I thought that re-generating a map could cause a delay, but generate_map()
has always been there. At this point I don't know why it is so slow. I will try to re-install everything and test again. If you have an idea of what's going I can test/investigate.
Cheers
@royerk. It might be because of the map-size. Before maybe it was running 12x12 map sizes for every training run. Now it will be using all the sizes, where some of them now range up to 32x32. This might involve a lot more units and actions per game for these large map sizes. Maybe that could correspond to it?
@glmcdona haha right bots were dominating on those 12x12! It's worth investigating, yet I would still expect better fps with more cpus. Thanks :)
Did this fix map gen? Does the map gen test pass now?
@StoneT2000 not sure what the output should be but it looks ok:
➜ tests git:(main) ✗ python -m unittest test_map.py
Testing generating game...
w,..c,c,......................c,..........u,....................
....c,c,....................c,c,........................w,w,....
..............................w,w,......................w,w,....
..............................Waw,..............................
................w,w,............................................
............w,w,w,w,............................................
..................w,............................................
................................................................
..........w,w,w,......................................c,c,......
............w,w,w,....................................c,c,......
............w,w,................................................
......................................w,w,......................

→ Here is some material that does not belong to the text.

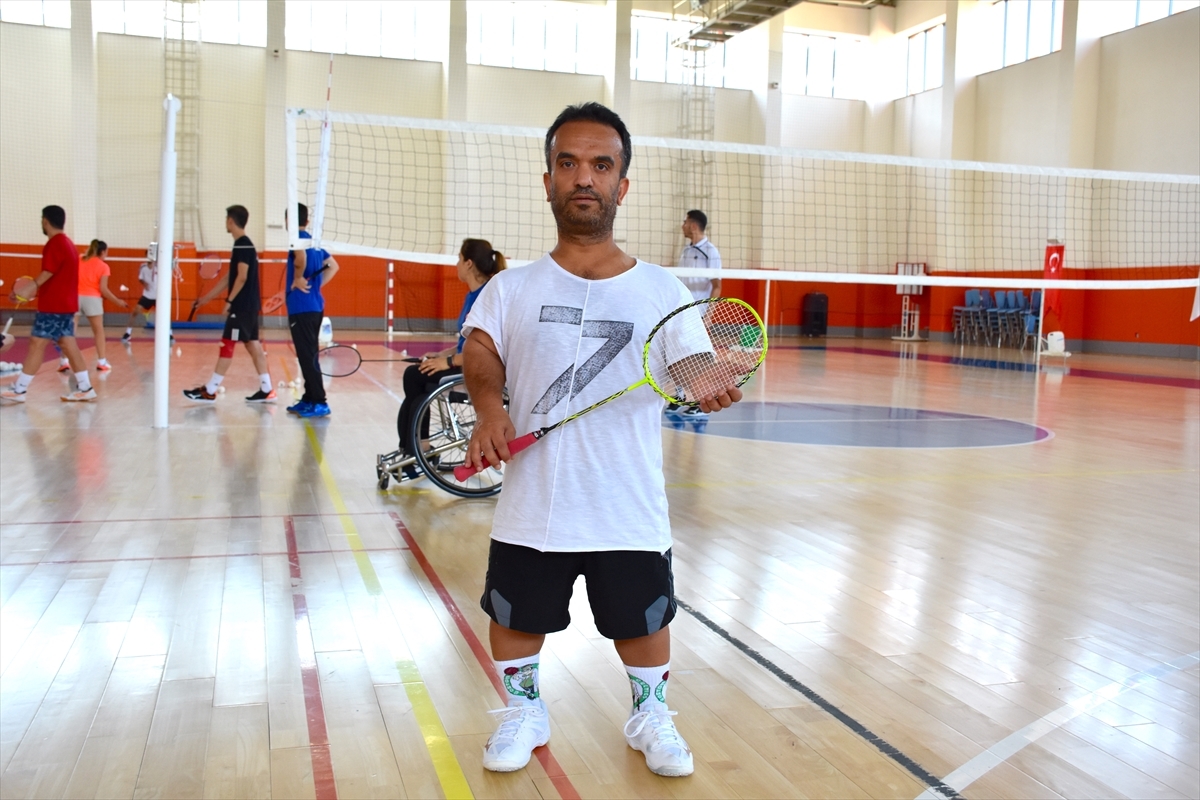 Paralimpik Badmintoncu Milli takımın Başarısı İçin Çalışıyor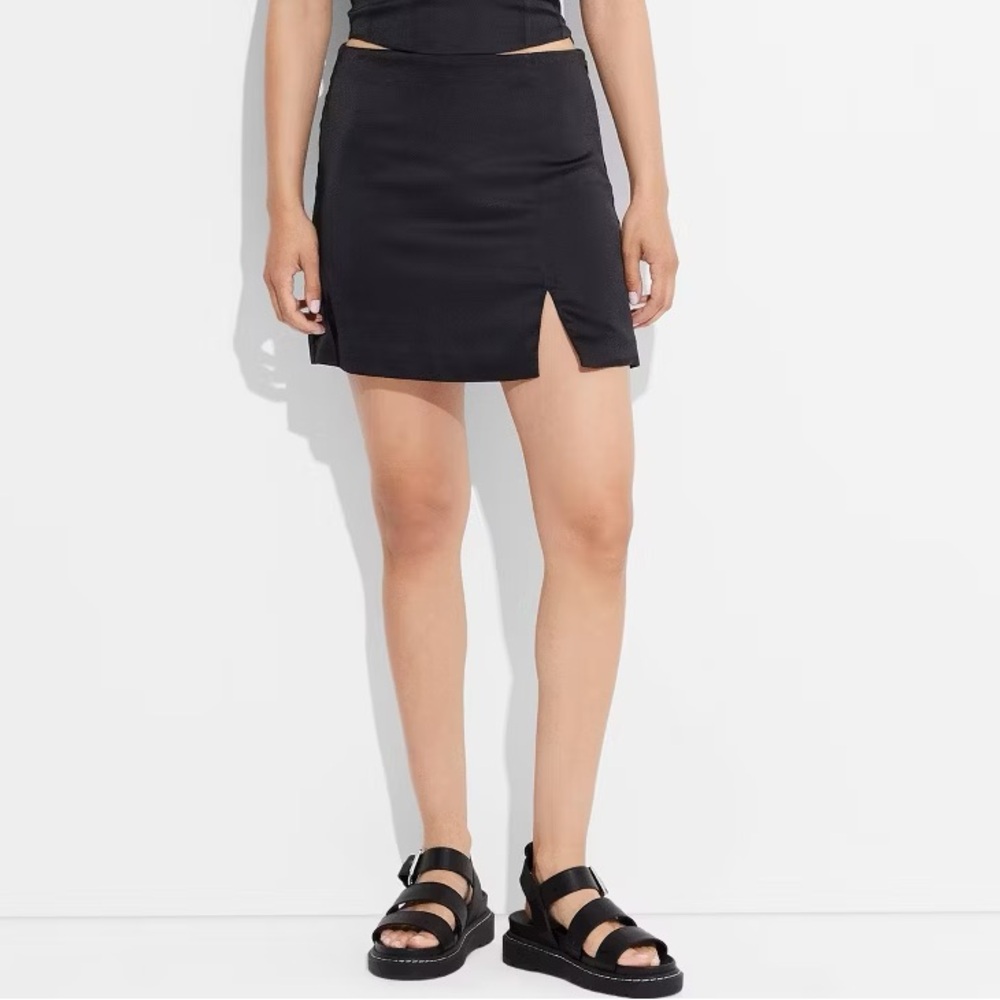 NWT Wild Fable Silk Skirt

......................................w,w,......................
c,..................................w,..w,w,....................
c,................................w,........w,w,..............u,
..............................................................u,
..............................................................u,
c,................................w,........w,w,..............u,
c,..................................w,..w,w,....................

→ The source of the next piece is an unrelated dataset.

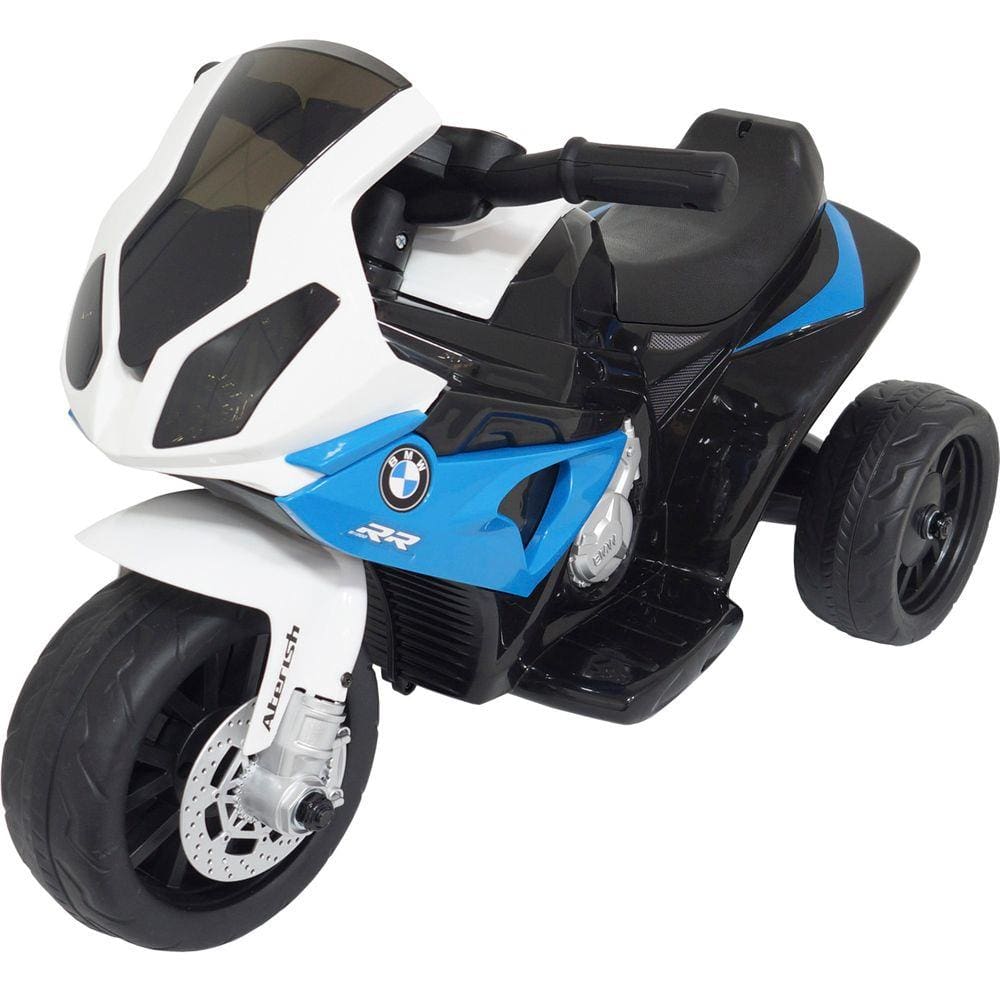 Triciclo Mini Moto Elétrica Infantil Cor Preta Som e Farol com Luz -  Importway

......................................w,w,......................
......................................w,w,......................
............w,w,................................................
............w,w,w,....................................c,c,......
..........w,w,w,......................................c,c,......
................................................................
..................w,............................................
............w,w,w,w,............................................
................w,w,............................................
..............................Wbw,..............................
..............................w,w,......................w,w,....
....c,c,....................c,c,........................w,w,....
w,..c,c,......................c,..........u,....................
Map shape: 32,32
{'teamStats': {0: {'fuelGenerated': 0, 'resourcesCollected': {'wood': 0, 'coal': 0, 'uranium': 0}, 'cityTilesBuilt': 0, 'workersBuilt': 1, 'cartsBuilt': 0, 'roadsBuilt': 0, 'roadsPillaged': 0}, 1: {'fuelGenerated': 0, 'resourcesCollected': {'wood': 0, 'coal': 0, 'uranium': 0}, 'cityTilesBuilt': 0, 'workersBuilt': 1, 'cartsBuilt': 0, 'roadsBuilt': 0, 'roadsPillaged': 0}}}
{'turn': 0, 'teamStates': {0: {'researchPoints': 0, 'units': {'u_1': <luxai2021.game.unit.Worker object at 0x7f761da08b10>}, 'researched': {'wood': True, 'coal': False, 'uranium': False}}, 1: {'researchPoints': 0, 'units': {'u_2': <luxai2021.game.unit.Worker object at 0x7f761da18450>}, 'researched': {'wood': True, 'coal': False, 'uranium': False}}}}
Passed game creation test!
.Testing game simulation speed
Simple empty game: 0.130 seconds per full game.
.Testing game map validity against 100 seeds
.
----------------------------------------------------------------------
Ran 3 tests in 14.689s
OK
wow that map gen is perfect! (and the original code was soo messy to begin with)
Closes #74
@glmcdona , can you please take a look if this is a satisfactory solution to the linked issue.